## [Exercise prompt]
In every entry below, swap "item" for "object" and reproduce the lines with no other change.

Scene-based spatial queries:
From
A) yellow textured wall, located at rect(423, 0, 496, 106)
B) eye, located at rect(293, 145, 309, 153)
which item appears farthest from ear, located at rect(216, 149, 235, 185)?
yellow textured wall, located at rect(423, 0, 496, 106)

## [Response]
From
A) yellow textured wall, located at rect(423, 0, 496, 106)
B) eye, located at rect(293, 145, 309, 153)
which object appears farthest from ear, located at rect(216, 149, 235, 185)?
yellow textured wall, located at rect(423, 0, 496, 106)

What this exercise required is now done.